The 340 and 316 Dixwell buildings are each four-story structures comprised primarily of 5-ply cross-laminated timber (CLT) floor panels and 3-ply CLT roof panels that are supported on CLT bearing walls at unit demising and partition walls in addition to cold-formed metal framed (CFMF) bearing walls at most corridor walls. The exterior walls, while typically non-load bearing, are also CLT. At the ground floor retail spaces, glulam timber columns and beams support the bearing walls above while steel framing and a composite slab on deck are used above exterior covered parking areas to minimize structural depth. On this project, the following key design considerations helped achieve the project’s ambitious goal of demonstrating the feasibility of mass timber affordable housing.

Know Your Construction Type

Typically, the building’s construction type classification as defined by the building code is not something that structural engineers will be particularly familiar with, and it is usually selected without substantial input from the structural engineer. However, when the architectural goals include exposing the structure without the use of applied fire-resistant materials, knowing the options and limitations with mass timber systems is important. One of the first conversations between the structural engineer and architect (and likely code consultant) should be centered around selecting a construction type that can meet the project’s goals as efficiently as possible. In many cases, the construction type will drive the decision-making for structural layouts.

This project was designed and permitted before the 2021 IBC provisions for mass timber in construction types went into effect, and was permitted as Type VA, with a 1-hour fire rating. However, it is likely that even had the new construction types within Type IV been available, the same code path would have been followed. The excerpt from the International Building Code (IBC) Table 601 summarizes some of the key structural considerations based on construction type.

As can be seen in this table, both Type IIIA and Type VA require a 1-hour fire rating for most components of the structural system while each of the new construction types—including Type IV-C, which generally allows for exposed timber surfaces—require a minimum 2-hour rating for the primary structural systems. When fire rating is provided by the code prescribed methods that account for charring of the timber frame, it is the author’s experience that 3-ply panels will typically be insufficient for meeting a 1-hour rating for most span conditions. However, at shorter spans, thin 5-ply panels will often be sufficient and even at more moderate spans this 1-hour fire rating will only moderately decrease the maximum permissible spans of 5-ply panels.

When the fire rating requirement increases to 2 hours for exposed panels, the result is frequently a significant amount of wood fiber increase or a requirement for panel specific test data acceptable to the Authority Having Jurisdiction (AHJ). Reliance on fire testing at early stages of design and permitting often requires early selection of suppliers, which can be a challenge for projects that rely on public funding sources. Much like floor panels, when using CLT bearing walls exposed on one or both sides, the difference between a 1-hour and 2-hour rated structure can result in significant wood fiber increases.

▶ LISTING
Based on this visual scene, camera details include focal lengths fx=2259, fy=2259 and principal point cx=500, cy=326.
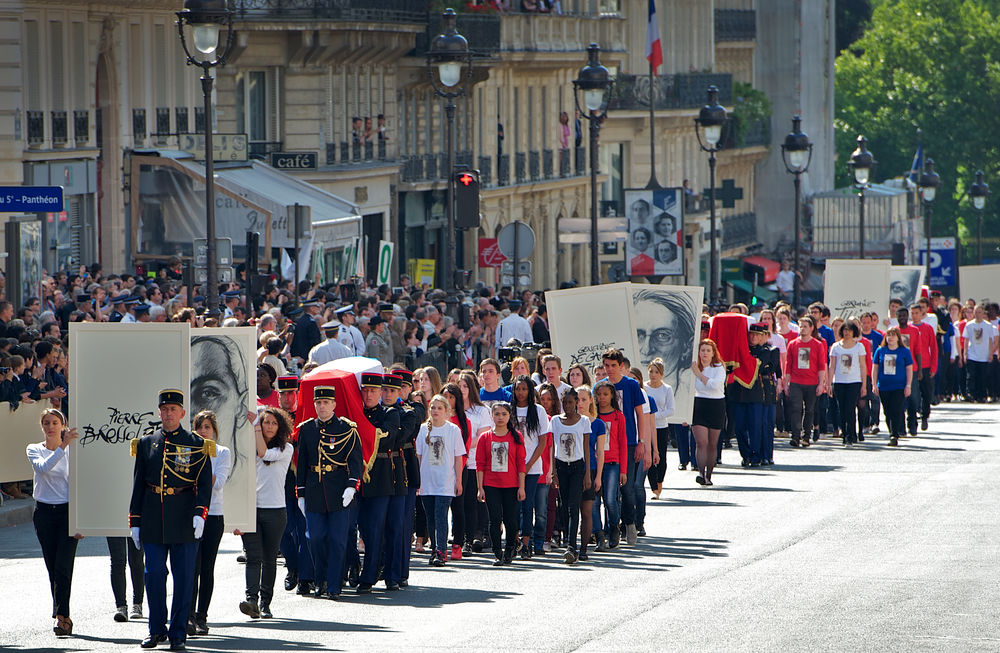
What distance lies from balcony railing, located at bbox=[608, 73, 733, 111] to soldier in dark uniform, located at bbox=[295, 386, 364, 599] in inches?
1967

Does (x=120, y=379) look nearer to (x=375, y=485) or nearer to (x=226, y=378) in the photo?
(x=226, y=378)

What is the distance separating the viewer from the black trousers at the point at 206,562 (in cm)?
1419

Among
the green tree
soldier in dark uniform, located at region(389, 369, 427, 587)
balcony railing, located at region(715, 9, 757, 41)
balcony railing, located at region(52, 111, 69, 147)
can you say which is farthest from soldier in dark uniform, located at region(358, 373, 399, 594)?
the green tree

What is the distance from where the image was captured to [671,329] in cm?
2447

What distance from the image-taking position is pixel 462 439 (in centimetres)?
1750

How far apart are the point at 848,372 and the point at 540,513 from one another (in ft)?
33.2

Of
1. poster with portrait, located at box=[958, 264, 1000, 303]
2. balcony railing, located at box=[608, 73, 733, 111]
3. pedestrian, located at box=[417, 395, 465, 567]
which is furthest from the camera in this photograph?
balcony railing, located at box=[608, 73, 733, 111]

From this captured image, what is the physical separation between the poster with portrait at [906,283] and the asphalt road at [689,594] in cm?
1469

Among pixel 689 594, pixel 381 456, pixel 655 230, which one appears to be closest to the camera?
pixel 689 594

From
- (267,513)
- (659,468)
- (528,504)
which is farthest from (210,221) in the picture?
(267,513)

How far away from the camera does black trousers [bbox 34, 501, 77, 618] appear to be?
14.4 meters

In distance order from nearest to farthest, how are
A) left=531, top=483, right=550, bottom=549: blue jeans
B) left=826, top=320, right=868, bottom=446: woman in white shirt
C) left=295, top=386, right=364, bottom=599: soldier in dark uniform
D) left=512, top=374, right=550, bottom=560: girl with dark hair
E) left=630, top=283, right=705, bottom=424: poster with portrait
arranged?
left=295, top=386, right=364, bottom=599: soldier in dark uniform < left=512, top=374, right=550, bottom=560: girl with dark hair < left=531, top=483, right=550, bottom=549: blue jeans < left=630, top=283, right=705, bottom=424: poster with portrait < left=826, top=320, right=868, bottom=446: woman in white shirt

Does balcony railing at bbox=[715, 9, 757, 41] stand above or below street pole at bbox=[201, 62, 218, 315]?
above

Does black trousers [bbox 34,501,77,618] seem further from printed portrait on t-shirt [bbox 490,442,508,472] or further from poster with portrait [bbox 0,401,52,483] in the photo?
poster with portrait [bbox 0,401,52,483]
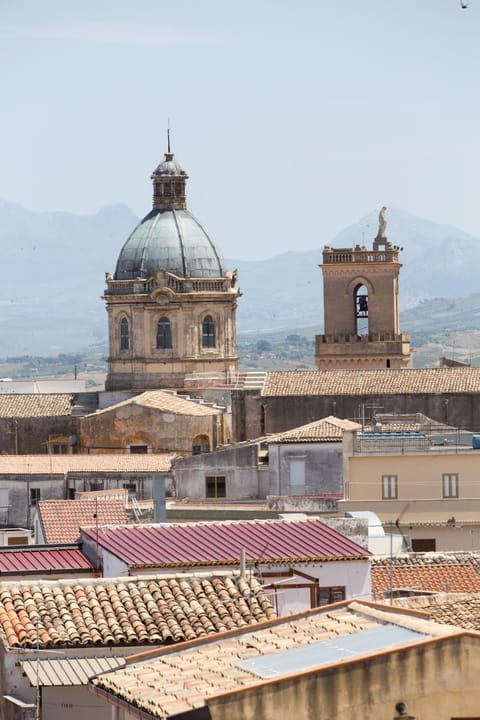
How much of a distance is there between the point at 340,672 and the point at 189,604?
23.1 ft

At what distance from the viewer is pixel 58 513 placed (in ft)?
136

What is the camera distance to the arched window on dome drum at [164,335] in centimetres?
7938

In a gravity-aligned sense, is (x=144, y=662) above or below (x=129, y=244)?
below

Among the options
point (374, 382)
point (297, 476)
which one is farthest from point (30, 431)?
point (297, 476)

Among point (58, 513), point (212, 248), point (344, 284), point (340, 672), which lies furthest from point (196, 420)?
point (340, 672)

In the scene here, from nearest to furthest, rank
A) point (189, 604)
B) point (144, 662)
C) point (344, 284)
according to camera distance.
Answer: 1. point (144, 662)
2. point (189, 604)
3. point (344, 284)

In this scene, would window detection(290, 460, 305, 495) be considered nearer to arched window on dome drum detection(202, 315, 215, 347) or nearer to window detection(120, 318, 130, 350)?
arched window on dome drum detection(202, 315, 215, 347)

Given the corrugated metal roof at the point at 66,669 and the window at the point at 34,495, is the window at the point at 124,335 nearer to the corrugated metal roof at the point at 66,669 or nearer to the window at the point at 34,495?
the window at the point at 34,495

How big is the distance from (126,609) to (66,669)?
6.02ft

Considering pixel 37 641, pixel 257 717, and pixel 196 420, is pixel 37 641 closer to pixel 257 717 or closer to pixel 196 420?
pixel 257 717

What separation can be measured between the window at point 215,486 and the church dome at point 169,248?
20.9m

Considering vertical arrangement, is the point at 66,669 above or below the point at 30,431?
below

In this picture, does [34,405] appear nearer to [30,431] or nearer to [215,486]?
[30,431]

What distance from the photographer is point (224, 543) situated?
28.2 m
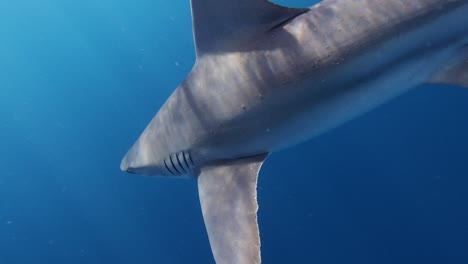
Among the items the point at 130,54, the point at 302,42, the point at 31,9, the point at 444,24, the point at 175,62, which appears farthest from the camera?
the point at 31,9

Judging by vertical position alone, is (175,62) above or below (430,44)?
below

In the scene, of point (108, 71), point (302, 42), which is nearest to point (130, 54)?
point (108, 71)

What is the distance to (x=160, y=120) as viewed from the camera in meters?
3.62

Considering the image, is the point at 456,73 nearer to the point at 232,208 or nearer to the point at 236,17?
the point at 236,17

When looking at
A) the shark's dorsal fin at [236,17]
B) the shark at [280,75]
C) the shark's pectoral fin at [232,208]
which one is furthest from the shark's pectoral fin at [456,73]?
the shark's pectoral fin at [232,208]

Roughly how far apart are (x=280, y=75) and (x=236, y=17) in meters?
0.49

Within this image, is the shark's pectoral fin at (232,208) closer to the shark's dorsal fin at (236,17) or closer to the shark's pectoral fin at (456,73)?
the shark's dorsal fin at (236,17)

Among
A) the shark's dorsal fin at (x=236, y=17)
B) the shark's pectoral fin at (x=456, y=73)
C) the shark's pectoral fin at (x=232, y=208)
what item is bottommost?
the shark's pectoral fin at (x=232, y=208)

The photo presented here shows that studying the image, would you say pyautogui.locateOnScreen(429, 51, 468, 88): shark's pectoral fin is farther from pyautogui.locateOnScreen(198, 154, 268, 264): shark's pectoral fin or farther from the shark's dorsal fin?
pyautogui.locateOnScreen(198, 154, 268, 264): shark's pectoral fin

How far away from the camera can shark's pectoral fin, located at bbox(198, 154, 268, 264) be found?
2801mm

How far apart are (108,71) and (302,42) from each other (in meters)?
13.7

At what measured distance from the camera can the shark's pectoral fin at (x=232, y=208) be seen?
9.19 ft

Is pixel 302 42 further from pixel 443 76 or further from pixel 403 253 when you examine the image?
pixel 403 253

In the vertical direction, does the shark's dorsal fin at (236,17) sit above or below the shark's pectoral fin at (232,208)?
above
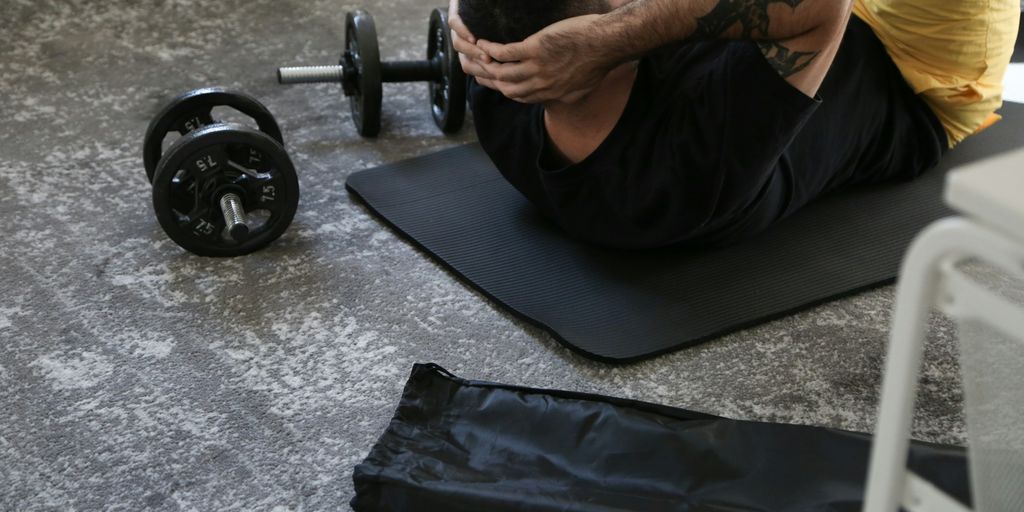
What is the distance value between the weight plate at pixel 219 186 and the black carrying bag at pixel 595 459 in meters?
0.48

▶ SET OF TASKS
a – In the text on the Dixwell mass timber buildings, under what construction type and fire rating was the project permitted?
b – Find every line in the records that contains the word "dorsal", and copy each one.

▶ WORKED ANSWERS
a – Type VA, with a 1-hour fire rating.

b –
A) the shark's dorsal fin at [236,17]
Within this image, is the shark's pectoral fin at (232,208) closer to the shark's dorsal fin at (236,17) or closer to the shark's pectoral fin at (456,73)?
the shark's dorsal fin at (236,17)
A) the shark's dorsal fin at (x=236, y=17)
The photo presented here shows that studying the image, would you say pyautogui.locateOnScreen(429, 51, 468, 88): shark's pectoral fin is farther from pyautogui.locateOnScreen(198, 154, 268, 264): shark's pectoral fin or farther from the shark's dorsal fin?
In the vertical direction, does the shark's dorsal fin at (236,17) sit above or below the shark's pectoral fin at (232,208)?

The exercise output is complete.